他自己也沒法很好地剖析自己的想法。他對冉冉,本來是要相忘於江湖的,可是,當他的掛職鍛鍊可以到她在城市的時候,他鬼使神差地選擇了那個地點。
見到了她,他還是沒法判斷,自己究竟是還愛着她,還是恨要多一些?可是,當在洪水中看到她消失在水中,腦後的頭髮打了個璇兒就很快被水吞沒了,他居然有了種自己也不想活了的驚悚想法。當時他毫不猶豫地就跳入了水中。
水裡的雜物太多,完全看不到東西。他就憑着自己最後看到她消失的那一點點直覺,徑直地衝着那個方向遊了過去,不斷地有說不清道不明的東西劃過他的身體,手指由於四處劃拉,似乎被東西刺破了,他全然不顧。直到他伸手摸到了她的腳踝。
心在那一瞬間,就忽然變踏實了。不管怎麼樣,只要在一起,是死是活,都能讓他很坦然了。
當然,他還是盡了最大的努力,帶着她往上浮。他不知道,她落入水中的時候,肩頭被房樑打中,而她一頭撞在了水下的一塊石頭上,所以暈了過去。她那毫無生氣的樣子,讓他更加着急。怎麼努力也到不了的水面,似乎要耗盡他的全部力氣….
在感覺肺都快要炸了一般後,他也沒鬆開她。他清楚,如果這一鬆手,也許就再也見不着了。他最終還是沒憋住,一連嗆了好多口水。喉嚨裡熱辣辣的感覺。他想也許他和她的世界末日到了。
事實上,還沒有,那些消防官兵七手八腳地把兩個糾纏在一起的兩個人,拉上了船。魏文已經意識模糊,可卻死死抱住冉冉,怎麼也不鬆手。最後有人不斷地在他耳邊和他說話,告訴他已經安全,他終於頹然地清醒過來。鬆開雙手。他才意識到已經不能動彈,或者說連動動手指的力氣都沒有了。也不能說話,就眼睜睜地看着他們把她送上岸,在救護車上,他就躺在她的身邊,看着醫生們在他們身邊忙碌着。腦海中已經一片空白,可卻呆呆地本能地關注着她,似乎目光離開一會兒,她就會消失了。

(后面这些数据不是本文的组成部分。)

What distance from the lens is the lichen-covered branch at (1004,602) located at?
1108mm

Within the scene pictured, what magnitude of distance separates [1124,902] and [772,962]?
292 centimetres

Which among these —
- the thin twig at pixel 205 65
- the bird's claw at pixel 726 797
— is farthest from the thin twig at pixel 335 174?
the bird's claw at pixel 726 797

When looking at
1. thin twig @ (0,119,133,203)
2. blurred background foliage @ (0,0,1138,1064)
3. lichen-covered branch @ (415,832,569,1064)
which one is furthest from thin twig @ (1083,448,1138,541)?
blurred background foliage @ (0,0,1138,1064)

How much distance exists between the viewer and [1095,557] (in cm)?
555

晚上,他發起高燒來,冉冉只是肩膀和腦袋受了傷,倒是他,吸入式肺炎!不過她的昏迷不醒也讓他很擔心。聽說她醒了,他不顧母親阻攔,扒下正在打着的吊針,執意要來看她。他已經雙腳虛浮,只好坐着輪椅過來。他已經想好了只要她活着,那就好,爲什麼老是要把自己活在過去裡呢?他甚至想了劫後餘生要和她說的話。
可是她和她的青梅竹馬那卿卿我我的甜蜜樣子,就像是種在他心口的一片荊棘,瘋狂地生長起來,刺痛着他,那荊棘也順着他的舌頭,毫不留情地把她刺得遍體鱗傷。 
她傷得重,他感同身受。也痛。
病房裡,剛纔藉口離開的寧木之折了回來。看着飲泣的冉冉,無聲地遞給她了一張紙巾。
冉冉撲到了他的懷裡,高高低低的抽泣聲,刺痛了他的心,可她說出的話,卻讓他震驚了,她說:“寧大哥,你娶了我吧。”